Outros representantes executivos do bloco também afirmaram que não há mais margem de negociação para novos acordos caso este não vigore.

De volta a Londres, o líder da oposição trabalhista, Jeremy Corbyn, que chegou a pedir um novo plebiscito sobre o Brexit, afirmou que o Parlamento mostrou nesta terça que "se recusa a debater uma legislação tão importante em apenas dois dias com pouca análise sobre o impacto econômico da lei".

"O primeiro-ministro é autor de sua própria desgraça", prosseguiu Corbyn. "Então faço a ele uma oferta: trabalhe conosco para acertar um cronograma razoável, e suspeito que esta Casa vá votar para debater, analisar e, espero, confiar nos detalhes dessa lei. Seria o jeito sensato de seguir adiante, e essa é a oferta que faço em nome da oposição."

O resultado da votação nesta terça também levou parlamentares escoceses a pedirem independência.

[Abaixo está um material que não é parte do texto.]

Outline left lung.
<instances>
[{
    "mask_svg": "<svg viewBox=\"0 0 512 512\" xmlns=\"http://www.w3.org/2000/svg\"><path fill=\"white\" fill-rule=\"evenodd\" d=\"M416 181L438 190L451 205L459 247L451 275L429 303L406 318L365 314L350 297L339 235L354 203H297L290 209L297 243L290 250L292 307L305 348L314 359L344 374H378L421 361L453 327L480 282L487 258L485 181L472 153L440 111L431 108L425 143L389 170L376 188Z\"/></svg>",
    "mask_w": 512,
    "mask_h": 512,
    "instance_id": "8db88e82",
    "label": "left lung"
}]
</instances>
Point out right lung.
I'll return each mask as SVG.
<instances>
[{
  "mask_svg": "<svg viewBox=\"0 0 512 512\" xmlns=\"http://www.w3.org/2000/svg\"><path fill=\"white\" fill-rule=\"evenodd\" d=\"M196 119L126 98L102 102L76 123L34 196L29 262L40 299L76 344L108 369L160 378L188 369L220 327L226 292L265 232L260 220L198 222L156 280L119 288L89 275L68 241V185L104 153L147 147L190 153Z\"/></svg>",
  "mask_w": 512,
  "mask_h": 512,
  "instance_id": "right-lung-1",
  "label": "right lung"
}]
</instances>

"O fato é que se trata de mais uma derrota humilhante para o premiê, que tentou impor nesta Casa uma lei que exige o devido escrutínio", declarou no Parlamento o líder do partido escocês SNP, Ian Blackford.

"Está absolutamente claro o que deve acontecer agora (...). O premiê foi instruído a buscar uma extensão (para o Brexit). (...) Ficou claro que este governo não tem confiança, que ignorou o povo escocês e o Parlamento escocês. É óbvio que se queremos garantir nossos direitos como cidadãos europeus, então a Escócia tem de se tornar um país independente."

Mais cedo, Johnson dissera que, se o impasse em torno do acordo com a UE se estendesse até o ano que vem, ele preferiria extinguir a legislação por completo e convocar novas eleições, com a expectativa de ganhar apoio popular nas urnas.

O que diz o acordo

O acordo agora em suspenso é o primeiro já aprovado pelo Parlamento britânico em torno do Brexit ? até então, três tentativas feitas pela premiê anterior, Theresa May, haviam sido rejeitadas pelos legisladores.

As principais mudanças em relação ao acordo proposto anteriormente por May se referem à Irlanda: desde o início das negociações, uma das questões essenciais para o premiê britânico era se livrar do controverso backstop, a "salvaguarda irlandesa", que na visão dos críticos levaria o Reino Unido a ficar vinculado aos regulamentos da União Europeia por tempo indeterminado.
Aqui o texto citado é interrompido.